* _Текст_
Разумеется, такое не прощается. Это странно, ненормально, он «корчит чудака» или, наконец, «сатанического урода», даже «демона» (в святом деле защиты жизни в выражениях можно не стесняться). Витающая тень «сумасшедшего» Чацкого («Он возвратился и попал, Как Чацкий, с корабля на бал») подчёркивает архетипичность ситуации.
   В широком смысле на противостояние общества и Онегина, его продукта и антипода, можно посмотреть как на «поединок роковой» психики и сознания, натуры и рациональной культуры. Если в своём духовном хозяйстве Евгений навёл относительный порядок, подчинив мятежи страстей и иррациональных порывов логическому, умственному началу (он относительно познал себя, а значит всех остальных, человека как такового), и тем самым самоутвердился, вкусив от древа познания, отделился от природы, встал над ней и просто осмелился взять принадлежащее только человеку право (кому ж ещё?) мыслить, судить – то «с точки зрения» психики (и обожествляющего витальные потребности общества) он вскормил её «врага», нарушил извечный закон жизни, передав стратегические мировоззренческие функции не диктатуре тёмных страстей, а просветляющему душу рассудку. Слепые страсти регулируют жизнь (когда разум спит), а разбуженный ум объясняет глупость страстей: Онегин проник в потаённую «механику» жизни – и замер от дерзости прозрения:
 
Дожив без цели, без трудов
До двадцати шести годов,
Томясь в бездействии досуга,
Без службы, без жены, без дел,
Ничем заняться не умел.

* _Исходные данные_
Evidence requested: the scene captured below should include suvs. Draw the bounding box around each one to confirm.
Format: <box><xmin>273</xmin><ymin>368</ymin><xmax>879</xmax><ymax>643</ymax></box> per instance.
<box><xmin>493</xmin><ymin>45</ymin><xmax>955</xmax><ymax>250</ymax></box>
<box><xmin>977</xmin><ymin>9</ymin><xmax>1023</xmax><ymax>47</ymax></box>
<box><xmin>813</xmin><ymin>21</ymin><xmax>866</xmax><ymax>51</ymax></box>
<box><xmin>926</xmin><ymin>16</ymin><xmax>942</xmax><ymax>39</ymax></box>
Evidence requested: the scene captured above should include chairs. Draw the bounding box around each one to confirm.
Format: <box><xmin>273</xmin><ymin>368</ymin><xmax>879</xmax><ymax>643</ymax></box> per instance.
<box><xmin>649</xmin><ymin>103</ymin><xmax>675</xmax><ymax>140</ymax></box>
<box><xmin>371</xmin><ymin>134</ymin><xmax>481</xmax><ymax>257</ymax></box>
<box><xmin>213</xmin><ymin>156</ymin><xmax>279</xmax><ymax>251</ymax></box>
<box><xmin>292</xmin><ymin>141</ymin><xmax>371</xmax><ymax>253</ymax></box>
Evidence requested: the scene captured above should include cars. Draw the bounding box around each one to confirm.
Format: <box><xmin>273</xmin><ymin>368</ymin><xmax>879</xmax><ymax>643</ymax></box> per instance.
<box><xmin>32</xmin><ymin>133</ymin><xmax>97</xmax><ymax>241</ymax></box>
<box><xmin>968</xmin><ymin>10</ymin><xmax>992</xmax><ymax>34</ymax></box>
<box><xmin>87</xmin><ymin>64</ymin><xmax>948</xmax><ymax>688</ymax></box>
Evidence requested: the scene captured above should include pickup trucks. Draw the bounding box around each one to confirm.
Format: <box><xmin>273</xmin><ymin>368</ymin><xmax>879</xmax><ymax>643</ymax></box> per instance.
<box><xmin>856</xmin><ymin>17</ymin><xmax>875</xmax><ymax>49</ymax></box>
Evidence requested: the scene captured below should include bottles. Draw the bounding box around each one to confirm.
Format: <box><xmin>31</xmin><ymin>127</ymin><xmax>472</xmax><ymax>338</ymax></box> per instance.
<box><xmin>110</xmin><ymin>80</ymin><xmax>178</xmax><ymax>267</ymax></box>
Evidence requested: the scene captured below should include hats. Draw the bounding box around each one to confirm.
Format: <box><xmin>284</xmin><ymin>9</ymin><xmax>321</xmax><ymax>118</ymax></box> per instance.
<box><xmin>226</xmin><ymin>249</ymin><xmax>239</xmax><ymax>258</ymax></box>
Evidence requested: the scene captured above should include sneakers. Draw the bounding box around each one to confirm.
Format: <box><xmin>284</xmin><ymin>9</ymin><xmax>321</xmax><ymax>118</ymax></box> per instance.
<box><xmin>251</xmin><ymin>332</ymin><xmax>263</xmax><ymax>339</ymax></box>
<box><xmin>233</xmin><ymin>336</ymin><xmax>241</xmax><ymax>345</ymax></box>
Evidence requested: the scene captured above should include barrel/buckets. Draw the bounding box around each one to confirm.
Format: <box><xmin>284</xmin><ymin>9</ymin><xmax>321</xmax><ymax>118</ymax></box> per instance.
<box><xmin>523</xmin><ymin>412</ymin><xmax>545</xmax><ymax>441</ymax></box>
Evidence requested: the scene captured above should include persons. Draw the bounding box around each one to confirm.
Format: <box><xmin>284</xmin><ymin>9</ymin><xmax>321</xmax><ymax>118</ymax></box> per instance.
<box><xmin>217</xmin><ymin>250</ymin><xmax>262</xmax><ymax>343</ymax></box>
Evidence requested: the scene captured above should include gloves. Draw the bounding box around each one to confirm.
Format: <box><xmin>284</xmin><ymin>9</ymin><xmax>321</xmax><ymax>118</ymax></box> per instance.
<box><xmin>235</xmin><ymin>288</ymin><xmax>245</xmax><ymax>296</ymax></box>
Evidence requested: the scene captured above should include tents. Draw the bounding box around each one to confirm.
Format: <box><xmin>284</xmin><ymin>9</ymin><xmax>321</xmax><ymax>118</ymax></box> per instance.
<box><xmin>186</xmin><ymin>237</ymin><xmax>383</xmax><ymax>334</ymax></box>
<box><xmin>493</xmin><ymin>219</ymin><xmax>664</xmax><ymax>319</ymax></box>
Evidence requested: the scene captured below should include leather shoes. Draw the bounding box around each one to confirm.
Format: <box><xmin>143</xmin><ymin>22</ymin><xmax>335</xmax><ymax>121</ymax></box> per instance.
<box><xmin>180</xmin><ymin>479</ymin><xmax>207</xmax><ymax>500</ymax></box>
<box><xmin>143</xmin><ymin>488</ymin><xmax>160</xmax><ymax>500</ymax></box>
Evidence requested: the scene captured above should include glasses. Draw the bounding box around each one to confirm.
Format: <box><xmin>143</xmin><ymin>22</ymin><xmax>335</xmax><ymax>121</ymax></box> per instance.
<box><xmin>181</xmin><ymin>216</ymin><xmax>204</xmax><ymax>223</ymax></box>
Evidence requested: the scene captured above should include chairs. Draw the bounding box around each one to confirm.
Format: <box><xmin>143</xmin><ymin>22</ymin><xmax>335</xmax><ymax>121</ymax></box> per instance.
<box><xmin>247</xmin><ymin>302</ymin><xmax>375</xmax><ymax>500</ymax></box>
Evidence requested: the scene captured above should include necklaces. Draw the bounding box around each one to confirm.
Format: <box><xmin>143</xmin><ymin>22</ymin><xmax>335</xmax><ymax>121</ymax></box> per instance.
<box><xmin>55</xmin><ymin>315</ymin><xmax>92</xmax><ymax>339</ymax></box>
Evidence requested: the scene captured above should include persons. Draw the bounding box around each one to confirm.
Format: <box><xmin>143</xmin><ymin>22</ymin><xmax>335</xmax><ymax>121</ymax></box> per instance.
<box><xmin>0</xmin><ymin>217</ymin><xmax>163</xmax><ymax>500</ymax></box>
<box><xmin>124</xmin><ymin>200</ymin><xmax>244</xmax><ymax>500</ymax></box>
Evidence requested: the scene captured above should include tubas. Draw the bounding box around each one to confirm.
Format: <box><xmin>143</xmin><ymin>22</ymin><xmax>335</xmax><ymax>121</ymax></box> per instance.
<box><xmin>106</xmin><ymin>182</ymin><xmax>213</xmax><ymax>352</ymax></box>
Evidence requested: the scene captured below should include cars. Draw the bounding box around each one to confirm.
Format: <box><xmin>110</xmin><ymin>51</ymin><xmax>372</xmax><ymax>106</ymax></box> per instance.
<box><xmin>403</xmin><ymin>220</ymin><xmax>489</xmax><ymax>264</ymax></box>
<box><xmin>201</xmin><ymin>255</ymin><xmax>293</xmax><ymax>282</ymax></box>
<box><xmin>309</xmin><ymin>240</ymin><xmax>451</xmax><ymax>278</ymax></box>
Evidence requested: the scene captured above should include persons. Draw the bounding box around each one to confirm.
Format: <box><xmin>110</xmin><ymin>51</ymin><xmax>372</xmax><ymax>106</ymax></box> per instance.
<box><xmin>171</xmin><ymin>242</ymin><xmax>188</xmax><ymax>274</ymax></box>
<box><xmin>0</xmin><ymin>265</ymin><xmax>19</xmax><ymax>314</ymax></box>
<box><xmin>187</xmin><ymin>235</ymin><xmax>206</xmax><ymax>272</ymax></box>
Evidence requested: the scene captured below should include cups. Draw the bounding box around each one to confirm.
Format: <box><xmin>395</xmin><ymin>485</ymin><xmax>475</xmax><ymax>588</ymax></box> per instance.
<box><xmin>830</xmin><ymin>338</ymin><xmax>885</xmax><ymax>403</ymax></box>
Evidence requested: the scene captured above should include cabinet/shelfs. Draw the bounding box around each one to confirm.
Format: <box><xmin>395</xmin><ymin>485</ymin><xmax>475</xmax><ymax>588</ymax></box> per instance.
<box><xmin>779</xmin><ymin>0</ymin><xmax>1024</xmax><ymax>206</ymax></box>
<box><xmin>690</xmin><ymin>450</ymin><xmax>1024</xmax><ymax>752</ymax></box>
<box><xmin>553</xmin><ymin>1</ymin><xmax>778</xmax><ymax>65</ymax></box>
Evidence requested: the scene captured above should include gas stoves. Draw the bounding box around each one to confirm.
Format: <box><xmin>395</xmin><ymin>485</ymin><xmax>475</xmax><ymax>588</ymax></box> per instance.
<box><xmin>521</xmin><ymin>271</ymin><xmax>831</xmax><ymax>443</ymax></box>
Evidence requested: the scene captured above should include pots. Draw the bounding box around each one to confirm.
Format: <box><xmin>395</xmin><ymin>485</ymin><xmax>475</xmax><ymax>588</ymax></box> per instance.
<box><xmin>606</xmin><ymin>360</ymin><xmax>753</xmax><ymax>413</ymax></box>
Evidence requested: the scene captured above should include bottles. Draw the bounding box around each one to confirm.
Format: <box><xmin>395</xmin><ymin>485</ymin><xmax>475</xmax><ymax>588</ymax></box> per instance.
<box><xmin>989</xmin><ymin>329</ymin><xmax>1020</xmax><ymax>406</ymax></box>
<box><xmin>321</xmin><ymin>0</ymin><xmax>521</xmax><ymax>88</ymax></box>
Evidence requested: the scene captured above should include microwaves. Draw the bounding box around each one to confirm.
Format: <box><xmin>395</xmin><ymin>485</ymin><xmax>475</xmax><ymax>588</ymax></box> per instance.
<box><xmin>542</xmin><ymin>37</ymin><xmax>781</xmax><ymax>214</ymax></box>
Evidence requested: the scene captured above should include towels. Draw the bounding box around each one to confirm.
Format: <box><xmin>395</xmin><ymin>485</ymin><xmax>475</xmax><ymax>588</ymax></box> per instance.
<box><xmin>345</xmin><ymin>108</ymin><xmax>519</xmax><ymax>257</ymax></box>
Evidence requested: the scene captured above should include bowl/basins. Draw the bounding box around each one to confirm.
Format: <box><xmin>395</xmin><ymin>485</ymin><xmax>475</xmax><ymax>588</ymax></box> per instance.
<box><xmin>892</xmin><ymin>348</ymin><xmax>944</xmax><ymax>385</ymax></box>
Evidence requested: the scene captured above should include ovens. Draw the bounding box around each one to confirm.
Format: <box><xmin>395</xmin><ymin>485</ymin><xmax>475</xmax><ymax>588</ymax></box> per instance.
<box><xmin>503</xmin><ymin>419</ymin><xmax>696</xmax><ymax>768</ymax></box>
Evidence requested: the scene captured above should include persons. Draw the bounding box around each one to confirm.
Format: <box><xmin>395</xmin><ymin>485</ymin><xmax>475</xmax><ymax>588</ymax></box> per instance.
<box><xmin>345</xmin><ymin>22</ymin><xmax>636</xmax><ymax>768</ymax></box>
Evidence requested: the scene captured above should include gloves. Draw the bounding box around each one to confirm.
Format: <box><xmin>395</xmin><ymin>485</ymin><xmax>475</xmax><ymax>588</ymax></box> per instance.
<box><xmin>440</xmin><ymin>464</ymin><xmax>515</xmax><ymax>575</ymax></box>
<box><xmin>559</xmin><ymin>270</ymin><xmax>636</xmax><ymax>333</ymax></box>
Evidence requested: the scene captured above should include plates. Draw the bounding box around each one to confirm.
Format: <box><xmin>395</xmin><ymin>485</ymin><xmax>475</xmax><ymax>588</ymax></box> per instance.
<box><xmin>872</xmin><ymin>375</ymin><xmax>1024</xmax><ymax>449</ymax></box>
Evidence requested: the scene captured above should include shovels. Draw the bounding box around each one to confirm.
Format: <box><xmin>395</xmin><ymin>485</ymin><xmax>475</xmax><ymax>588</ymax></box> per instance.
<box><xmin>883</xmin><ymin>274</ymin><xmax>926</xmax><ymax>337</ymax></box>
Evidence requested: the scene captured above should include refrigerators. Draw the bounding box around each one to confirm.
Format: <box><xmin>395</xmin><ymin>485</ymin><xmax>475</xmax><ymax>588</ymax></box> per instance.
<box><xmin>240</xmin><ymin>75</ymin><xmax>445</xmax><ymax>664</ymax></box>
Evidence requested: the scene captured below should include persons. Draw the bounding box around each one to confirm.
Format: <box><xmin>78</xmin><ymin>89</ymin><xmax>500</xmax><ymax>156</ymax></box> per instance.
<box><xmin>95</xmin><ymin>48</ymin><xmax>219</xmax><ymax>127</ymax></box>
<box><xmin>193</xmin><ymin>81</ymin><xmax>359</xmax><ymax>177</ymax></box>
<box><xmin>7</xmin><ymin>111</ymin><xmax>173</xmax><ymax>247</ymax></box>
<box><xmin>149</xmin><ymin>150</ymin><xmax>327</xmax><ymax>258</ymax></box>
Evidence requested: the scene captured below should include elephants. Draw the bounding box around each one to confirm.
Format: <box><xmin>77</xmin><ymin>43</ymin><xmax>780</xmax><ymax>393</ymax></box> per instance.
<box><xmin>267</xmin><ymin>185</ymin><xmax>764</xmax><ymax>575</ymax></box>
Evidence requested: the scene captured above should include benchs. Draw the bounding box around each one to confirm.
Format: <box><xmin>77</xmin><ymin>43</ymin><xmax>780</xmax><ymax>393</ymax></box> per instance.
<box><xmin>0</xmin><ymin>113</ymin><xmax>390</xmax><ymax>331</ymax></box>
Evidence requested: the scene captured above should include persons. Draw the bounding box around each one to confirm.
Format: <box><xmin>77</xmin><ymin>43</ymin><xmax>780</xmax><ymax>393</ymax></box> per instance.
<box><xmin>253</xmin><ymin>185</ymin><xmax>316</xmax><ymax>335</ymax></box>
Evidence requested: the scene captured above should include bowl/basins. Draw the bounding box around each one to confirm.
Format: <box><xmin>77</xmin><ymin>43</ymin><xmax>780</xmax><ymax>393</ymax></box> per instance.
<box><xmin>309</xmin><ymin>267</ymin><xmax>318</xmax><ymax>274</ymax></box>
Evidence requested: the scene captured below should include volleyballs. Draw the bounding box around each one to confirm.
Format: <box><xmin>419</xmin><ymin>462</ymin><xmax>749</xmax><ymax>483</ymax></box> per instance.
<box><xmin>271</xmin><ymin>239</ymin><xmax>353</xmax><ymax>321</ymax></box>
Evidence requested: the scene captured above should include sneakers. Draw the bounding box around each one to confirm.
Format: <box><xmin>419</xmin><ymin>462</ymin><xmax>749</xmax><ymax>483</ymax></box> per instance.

* _Задача_
Проверьте, согласуются ли с текстом об Онегине утверждения: (а) Онегин, подобно Чацкому, попал с корабля на бал; (б) Евгений подчинил рассудок страстям; (в) Онегин дожил без цели до тридцати лет. Для каждого ответьте «да» или «нет» и дословно приведите решающие слова текста. Записи никак не связаны с текстом.

* _Ответ_
(а) Да: «Он возвратился и попал, Как Чацкий, с корабля на бал».
(б) Нет: «подчинив мятежи страстей и иррациональных порывов логическому, умственному началу».
(в) Нет: «До двадцати шести годов».